Although the present findings showed the salutary effects of PPT and DPN in keratinocyte cytokine production after trauma-hemorrhage, the precise mechanism by which this occurs remains unknown. MAPKs play an important role in the regulation of macrophage activation as well as other functions (4,37, 38, 39, 40, 41, 42). Moreover, the production of various cytokines by macrophages involves MAPK signal transduction pathways (38,43, 44, 45, 46). The present results demonstrate that p38, ERK1/2, and JNK were activated in keratinocytes after trauma-hemorrhage, a finding that suggests that the stress of trauma-hemorrhage per se caused the activation of some signaling pathways leading to MAPKs. Administration of PPT, DPN, or estrogen following trauma-hemorrhage, however, prevented MAPK activation in keratinocytes. This result suggests that the salutary effect of estrogen on MAPKs in keratinocytes is mediated via ER-α and ER-β. Studies have indicated that p38 activation is required for IL-6 and IL-10 expression. Although the ERK pathway has been shown to control TNF-α expression (4,47, 48, 49, 50, 51), neither IL-6 nor IL-10 appears to be ERK independent. JNK is also involved in IL-6 and TNF-α expression. MAPKs regulate cytokine production both at the transcriptional level via various transcriptional factors and at the posttranscriptional level via stabilizing mRNA and promoting their translations (8,37). Although the present study indicates that PPT, DPN, or estrogen administration following trauma-hemorrhage attenuated the activation of p38, ERK, and JNK, further studies are required to determine whether all three or any one of them has a predominant role in producing the salutary effects under those conditions. Furthermore, although our results indicate that ER activation influences MAPKs, the precise mechanism by which ER activation influences the MAPKs remains unknown and should be examined in the future.

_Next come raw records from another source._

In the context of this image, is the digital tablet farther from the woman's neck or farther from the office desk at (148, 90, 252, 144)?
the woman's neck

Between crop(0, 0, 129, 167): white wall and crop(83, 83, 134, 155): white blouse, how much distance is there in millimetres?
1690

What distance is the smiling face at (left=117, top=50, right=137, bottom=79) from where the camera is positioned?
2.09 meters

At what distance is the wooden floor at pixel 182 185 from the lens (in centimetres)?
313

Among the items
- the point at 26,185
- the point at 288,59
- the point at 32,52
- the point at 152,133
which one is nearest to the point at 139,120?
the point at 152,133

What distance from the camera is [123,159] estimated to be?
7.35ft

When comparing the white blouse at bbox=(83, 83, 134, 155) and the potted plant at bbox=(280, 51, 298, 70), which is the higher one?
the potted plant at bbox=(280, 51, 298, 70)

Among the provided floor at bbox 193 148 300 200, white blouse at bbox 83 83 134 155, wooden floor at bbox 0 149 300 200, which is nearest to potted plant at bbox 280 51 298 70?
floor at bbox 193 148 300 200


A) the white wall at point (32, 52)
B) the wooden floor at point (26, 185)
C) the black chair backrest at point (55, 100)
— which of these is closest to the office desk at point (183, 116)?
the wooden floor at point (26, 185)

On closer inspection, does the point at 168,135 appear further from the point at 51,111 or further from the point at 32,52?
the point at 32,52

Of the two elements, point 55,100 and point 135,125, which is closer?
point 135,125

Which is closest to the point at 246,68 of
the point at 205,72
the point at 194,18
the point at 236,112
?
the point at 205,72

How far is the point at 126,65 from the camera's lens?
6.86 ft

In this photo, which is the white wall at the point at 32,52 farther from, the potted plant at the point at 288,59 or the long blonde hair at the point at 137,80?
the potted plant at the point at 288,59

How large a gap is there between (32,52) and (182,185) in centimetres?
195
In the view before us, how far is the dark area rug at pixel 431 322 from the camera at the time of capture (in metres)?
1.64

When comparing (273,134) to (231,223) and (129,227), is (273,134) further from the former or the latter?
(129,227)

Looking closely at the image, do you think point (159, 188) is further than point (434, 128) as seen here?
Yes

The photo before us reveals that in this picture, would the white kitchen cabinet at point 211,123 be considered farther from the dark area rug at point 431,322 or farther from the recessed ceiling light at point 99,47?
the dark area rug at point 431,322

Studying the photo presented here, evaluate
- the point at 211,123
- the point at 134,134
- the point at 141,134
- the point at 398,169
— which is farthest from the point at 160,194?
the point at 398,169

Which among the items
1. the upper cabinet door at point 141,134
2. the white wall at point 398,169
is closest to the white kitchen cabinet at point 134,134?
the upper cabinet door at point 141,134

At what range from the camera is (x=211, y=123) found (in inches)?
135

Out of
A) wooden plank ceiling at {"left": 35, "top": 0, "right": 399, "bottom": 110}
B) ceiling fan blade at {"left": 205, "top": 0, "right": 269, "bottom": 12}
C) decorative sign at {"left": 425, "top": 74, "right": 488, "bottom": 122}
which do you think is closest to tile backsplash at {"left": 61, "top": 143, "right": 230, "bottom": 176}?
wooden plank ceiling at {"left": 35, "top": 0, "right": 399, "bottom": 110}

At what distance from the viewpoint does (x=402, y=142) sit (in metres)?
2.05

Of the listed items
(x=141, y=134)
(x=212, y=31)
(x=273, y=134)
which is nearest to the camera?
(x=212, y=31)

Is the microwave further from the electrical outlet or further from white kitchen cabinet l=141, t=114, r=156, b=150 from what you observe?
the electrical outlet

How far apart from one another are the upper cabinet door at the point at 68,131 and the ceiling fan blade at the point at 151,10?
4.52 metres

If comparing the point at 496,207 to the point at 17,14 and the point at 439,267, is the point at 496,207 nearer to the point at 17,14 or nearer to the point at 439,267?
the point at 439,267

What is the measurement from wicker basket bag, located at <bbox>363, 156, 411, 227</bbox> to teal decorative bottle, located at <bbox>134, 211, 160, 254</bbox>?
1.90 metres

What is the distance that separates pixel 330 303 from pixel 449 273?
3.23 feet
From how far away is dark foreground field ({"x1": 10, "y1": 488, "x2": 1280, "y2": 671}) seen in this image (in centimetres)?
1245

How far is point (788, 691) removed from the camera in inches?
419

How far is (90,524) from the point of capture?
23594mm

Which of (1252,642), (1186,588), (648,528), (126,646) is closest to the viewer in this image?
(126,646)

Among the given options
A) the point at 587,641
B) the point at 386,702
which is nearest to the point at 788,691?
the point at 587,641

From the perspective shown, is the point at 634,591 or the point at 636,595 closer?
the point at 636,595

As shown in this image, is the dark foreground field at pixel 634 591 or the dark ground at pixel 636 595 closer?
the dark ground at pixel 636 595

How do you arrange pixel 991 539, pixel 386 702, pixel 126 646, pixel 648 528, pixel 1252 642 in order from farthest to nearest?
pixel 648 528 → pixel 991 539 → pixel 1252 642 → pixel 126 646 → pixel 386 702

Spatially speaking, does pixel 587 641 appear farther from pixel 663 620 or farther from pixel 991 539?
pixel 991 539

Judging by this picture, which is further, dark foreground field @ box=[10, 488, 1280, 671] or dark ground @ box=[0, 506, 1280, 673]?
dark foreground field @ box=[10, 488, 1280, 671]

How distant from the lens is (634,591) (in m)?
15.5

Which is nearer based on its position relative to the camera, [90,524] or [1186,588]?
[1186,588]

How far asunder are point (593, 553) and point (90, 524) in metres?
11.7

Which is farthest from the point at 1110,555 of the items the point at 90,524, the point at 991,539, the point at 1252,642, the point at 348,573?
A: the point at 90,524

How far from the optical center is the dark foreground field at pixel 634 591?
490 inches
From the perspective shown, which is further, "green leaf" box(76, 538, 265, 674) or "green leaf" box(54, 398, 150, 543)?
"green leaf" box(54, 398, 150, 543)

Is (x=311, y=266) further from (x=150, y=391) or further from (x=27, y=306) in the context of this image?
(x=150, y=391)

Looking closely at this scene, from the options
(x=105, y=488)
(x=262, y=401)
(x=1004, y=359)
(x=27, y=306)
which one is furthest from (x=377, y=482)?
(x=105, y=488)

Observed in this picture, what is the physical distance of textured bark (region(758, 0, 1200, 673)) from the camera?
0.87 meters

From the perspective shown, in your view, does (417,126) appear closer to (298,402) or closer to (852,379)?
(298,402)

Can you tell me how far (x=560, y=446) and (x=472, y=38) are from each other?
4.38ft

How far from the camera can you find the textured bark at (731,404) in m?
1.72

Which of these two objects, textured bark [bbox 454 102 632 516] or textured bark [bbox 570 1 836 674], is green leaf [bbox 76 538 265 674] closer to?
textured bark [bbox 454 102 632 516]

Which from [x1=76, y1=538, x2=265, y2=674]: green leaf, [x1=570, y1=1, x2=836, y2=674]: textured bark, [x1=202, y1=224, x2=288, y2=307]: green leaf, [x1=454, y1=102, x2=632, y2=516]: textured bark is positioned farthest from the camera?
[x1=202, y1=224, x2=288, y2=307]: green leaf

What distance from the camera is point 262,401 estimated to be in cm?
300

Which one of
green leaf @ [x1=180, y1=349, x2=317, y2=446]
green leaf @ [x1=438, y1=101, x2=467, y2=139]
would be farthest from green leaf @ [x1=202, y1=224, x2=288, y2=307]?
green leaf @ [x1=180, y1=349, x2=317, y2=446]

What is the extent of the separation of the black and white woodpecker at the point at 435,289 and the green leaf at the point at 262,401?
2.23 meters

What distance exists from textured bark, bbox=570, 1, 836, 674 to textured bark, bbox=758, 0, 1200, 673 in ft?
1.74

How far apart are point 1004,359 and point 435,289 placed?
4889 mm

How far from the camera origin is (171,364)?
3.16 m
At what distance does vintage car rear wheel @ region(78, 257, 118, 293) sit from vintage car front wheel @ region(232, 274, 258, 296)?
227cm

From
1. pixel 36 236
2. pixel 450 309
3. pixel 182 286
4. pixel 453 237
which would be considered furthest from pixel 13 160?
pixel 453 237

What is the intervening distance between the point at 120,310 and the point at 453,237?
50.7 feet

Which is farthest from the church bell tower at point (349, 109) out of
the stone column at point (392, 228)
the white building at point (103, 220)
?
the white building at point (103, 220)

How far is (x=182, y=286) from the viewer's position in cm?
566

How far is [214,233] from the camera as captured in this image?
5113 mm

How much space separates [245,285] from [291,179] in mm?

It can be argued that the present study used measurements at a single time point, that is, at 2 h after treatment, and thus it remains unclear whether the salutary effects of estrogen, PPT, and DPN on cytokine and MAPKs are sustained for a longer period of time after treatment. Although a later time point was not examined in this study, our previous studies have shown that if the improvement in cell and organ function by any pharmacological agent is evident at 2, 5, or 24 h after treatment, those salutary effects are sustained for prolonged intervals and they also improve the survival of animals (8,28,33). Thus, it would appear that the salutary effects of estrogen, PPT, and DPN on keratinocyte cytokine release and MAPK activation would be evident even if one measured those effects at another time point after trauma-hemorrhage and resuscitation.
This work was supported by NIH grant R01 GM37127. The authors thank Dr. Takashi Kawasaki for his kind help with the trauma-hemorrhage procedure and Bobbi Smith for her assistance in manuscript preparation.